PAGE TEXT:
::::
The non-stop wrongness of the New York Times 

We have reached the end of the year, which naturally moves us to look at how the financial markets have done. Yes, it is once again time to remind our readers how wrong the New York Times has been.

On April 2, 2005, the Grey Lady complained at length about the Bush administration's economic policies, and declared "the dollar is heading down, no matter what." Oh, really? Behold a table of the dollar's performance this year against the Euro, its only real competition as a reserve currency. The vertical red line is at the beginning of April, the date of the Times' prediction:



Oops.

On April 16, 2005, the Times ran a story declaring that "stocks plunge to lowest point since election," suggesting again that short-term changes in the financial markets were the fault of the Bush administration. What's happened since then?



Oops, again. With this kind of trading saavy, it shouldn't surprise us that the editors of the New York Times prefer writing about financial markets than investing their money in them.
::::
DATASET CONTENT:
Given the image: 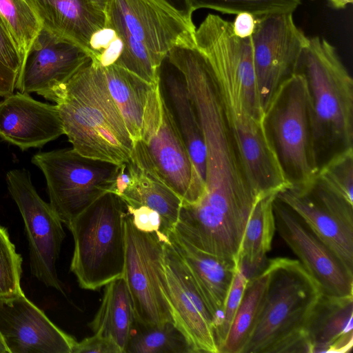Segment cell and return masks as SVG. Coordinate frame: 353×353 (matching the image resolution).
::::
STATED GOAL:
In the text on the New York Times, on what date did the paper declare that "the dollar is heading down, no matter what"?

OUTPUT:
April 2, 2005